# PAGE EXTRACT

Burton v. State

223 Ga. 393 | Ga. | 1967

Undercofler, Justice.

A. W. Burton was convicted of the murder of Lewis Pope, Jr. and upon recommendation of the jury for mercy was sentenced to life imprisonment. The evidence *394shows that about 11 p.m., Easter Sunday night, April 10, 1966, the defendant took the decedent’s estranged wife, Willie Pope, to the Peacock Club located on Auburn Avenue in the City of Atlanta. The decedent was also at the Peacock Club. Willie Pope complained that her estranged husband kept pulling at her coat and suggested to the defendant that they leave. They then left the club and were walking up the street together. Here the evidence becomes conflicting. Willie Pope testified that the decedent walked up behind her, that she turned around toward the decedent and fell, that he hit her on the side of her neck as she fell with a half-pint liquor bottle, broke it, and then kicked and “stomped” her, and that she did not remember anything for 5 to 10 minutes thereafter.

The State’s witnesses testified that Willie Pope, while walking up the street with the defendant, encountered the decedent and another man standing together, whereupon the decedent said to her, “You know you done me wrong, don’t you?” Then the decedent hit her in the face with a bottle and knocked her down, that thereafter she stood and was talking to the decedent when the defendant came up and hit him in the chest with what appeared to be his fist, that the defendant then ran up the street, and that Willie Pope ran up the street behind him.

# STORED DATA
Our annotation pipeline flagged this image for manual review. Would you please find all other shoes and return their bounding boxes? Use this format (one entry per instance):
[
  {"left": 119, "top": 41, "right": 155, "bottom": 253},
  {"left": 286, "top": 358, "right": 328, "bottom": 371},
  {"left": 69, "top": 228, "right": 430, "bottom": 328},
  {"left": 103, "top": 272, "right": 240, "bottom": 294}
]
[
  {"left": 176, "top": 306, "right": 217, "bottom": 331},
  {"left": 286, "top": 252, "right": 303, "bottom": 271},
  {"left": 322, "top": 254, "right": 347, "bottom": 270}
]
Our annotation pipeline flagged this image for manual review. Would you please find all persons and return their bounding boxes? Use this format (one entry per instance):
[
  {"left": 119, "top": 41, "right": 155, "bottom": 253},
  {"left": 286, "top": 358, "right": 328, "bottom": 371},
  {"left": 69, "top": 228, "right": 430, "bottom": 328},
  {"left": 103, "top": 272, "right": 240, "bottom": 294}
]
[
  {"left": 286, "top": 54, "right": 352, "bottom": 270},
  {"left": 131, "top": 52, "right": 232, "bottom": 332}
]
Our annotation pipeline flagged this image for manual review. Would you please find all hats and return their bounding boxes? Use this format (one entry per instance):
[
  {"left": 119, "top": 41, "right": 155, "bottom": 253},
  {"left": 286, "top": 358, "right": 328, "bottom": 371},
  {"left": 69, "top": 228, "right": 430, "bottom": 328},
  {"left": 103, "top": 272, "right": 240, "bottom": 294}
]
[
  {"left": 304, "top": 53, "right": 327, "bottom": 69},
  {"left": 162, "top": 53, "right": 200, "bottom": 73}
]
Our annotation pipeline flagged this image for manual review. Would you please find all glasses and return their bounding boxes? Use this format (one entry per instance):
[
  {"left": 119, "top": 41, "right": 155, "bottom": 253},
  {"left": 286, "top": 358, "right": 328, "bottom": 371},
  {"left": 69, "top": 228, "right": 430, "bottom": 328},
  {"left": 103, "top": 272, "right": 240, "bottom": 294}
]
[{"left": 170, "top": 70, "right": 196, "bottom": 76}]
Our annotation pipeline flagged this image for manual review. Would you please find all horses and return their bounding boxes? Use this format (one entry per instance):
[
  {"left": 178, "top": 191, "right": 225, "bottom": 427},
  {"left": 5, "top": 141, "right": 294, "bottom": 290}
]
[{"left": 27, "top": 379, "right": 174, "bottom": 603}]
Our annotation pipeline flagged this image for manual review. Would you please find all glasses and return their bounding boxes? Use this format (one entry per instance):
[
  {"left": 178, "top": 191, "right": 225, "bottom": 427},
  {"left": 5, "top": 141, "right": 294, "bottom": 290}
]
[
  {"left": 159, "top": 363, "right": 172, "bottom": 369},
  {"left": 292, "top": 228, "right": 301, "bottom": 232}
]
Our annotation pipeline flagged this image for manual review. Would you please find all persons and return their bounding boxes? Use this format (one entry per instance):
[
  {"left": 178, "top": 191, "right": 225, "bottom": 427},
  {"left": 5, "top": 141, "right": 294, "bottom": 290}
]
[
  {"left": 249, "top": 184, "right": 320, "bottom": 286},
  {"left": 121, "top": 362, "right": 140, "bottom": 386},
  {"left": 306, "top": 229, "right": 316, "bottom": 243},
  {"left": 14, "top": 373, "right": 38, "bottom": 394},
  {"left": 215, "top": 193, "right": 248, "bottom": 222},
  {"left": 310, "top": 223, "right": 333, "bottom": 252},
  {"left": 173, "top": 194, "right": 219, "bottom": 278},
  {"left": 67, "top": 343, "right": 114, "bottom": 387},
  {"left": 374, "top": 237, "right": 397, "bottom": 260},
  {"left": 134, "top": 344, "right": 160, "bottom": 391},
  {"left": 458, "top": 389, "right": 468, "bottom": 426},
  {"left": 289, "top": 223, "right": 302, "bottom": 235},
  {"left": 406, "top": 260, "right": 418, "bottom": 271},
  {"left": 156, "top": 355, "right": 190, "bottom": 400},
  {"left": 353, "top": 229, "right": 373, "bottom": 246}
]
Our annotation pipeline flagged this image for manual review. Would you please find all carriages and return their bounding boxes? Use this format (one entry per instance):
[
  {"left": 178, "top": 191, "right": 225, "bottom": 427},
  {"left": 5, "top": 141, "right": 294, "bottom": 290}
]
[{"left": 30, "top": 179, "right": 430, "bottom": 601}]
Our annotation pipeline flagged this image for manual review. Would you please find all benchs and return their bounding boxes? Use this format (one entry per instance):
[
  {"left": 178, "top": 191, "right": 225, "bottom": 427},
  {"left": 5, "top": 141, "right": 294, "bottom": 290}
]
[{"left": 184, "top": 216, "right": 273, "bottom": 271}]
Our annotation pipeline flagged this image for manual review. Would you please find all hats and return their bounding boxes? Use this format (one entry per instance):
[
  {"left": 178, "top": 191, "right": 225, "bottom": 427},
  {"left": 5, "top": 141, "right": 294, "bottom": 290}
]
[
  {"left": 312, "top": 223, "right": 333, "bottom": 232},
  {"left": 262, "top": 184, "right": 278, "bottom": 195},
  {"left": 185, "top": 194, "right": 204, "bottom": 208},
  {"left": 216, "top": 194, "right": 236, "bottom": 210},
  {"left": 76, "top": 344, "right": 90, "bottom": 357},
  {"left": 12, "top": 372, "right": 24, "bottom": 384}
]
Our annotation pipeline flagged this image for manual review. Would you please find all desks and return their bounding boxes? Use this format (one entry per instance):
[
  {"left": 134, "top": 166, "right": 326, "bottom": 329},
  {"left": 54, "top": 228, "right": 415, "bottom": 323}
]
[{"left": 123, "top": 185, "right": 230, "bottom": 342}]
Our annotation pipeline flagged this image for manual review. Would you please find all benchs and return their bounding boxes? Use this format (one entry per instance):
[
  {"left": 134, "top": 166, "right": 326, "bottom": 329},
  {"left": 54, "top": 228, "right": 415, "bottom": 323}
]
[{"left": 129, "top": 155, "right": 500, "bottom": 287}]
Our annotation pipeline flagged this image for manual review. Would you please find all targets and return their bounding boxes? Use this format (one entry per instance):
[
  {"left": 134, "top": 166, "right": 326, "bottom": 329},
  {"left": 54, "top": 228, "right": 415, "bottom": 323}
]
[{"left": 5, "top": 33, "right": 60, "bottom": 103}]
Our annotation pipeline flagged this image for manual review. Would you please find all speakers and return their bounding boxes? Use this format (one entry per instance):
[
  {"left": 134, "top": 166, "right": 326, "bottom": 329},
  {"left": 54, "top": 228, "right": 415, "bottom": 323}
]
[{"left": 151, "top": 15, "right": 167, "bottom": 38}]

# ACTIONS TO TAKE
#1 Repeat the stretch of the Burton v. State excerpt from "The State’s witnesses" through "street behind him.", word for word.
#2 According to the Burton v. State excerpt, where was the Peacock Club located?
#3 Pick up the Burton v. State excerpt after its final sentence and carry it on.

# FINAL ANSWERS
#1
The State’s witnesses testified that Willie Pope, while walking up the street with the defendant, encountered the decedent and another man standing together, whereupon the decedent said to her, “You know you done me wrong, don’t you?” Then the decedent hit her in the face with a bottle and knocked her down, that thereafter she stood and was talking to the decedent when the defendant came up and hit him in the chest with what appeared to be his fist, that the defendant then ran up the street, and that Willie Pope ran up the street behind him.

#2 On Auburn Avenue in the City of Atlanta.

#3
The defendant in an unsworn statement said that when he encountered the decedent on the sidewalk the decedent - stated that he was going to kill his wife and the defendant, that the decedent and the other man with him mumbled something to each other, that he thought they were going to “gang up” on him and he stood with his back against a parked automobile, that he was standing between the decedent and Willie Pope, that he saw the decedent throw a bottle which he thought was intended for him and which he dodged, that then the decedent attacked Willie Pope and started kicking her, that he went over to him and said, “Man, don’t do that— that is not the thing to do” and pushed him, whereupon the decedent stumbled back, and that he did not know what happened after that.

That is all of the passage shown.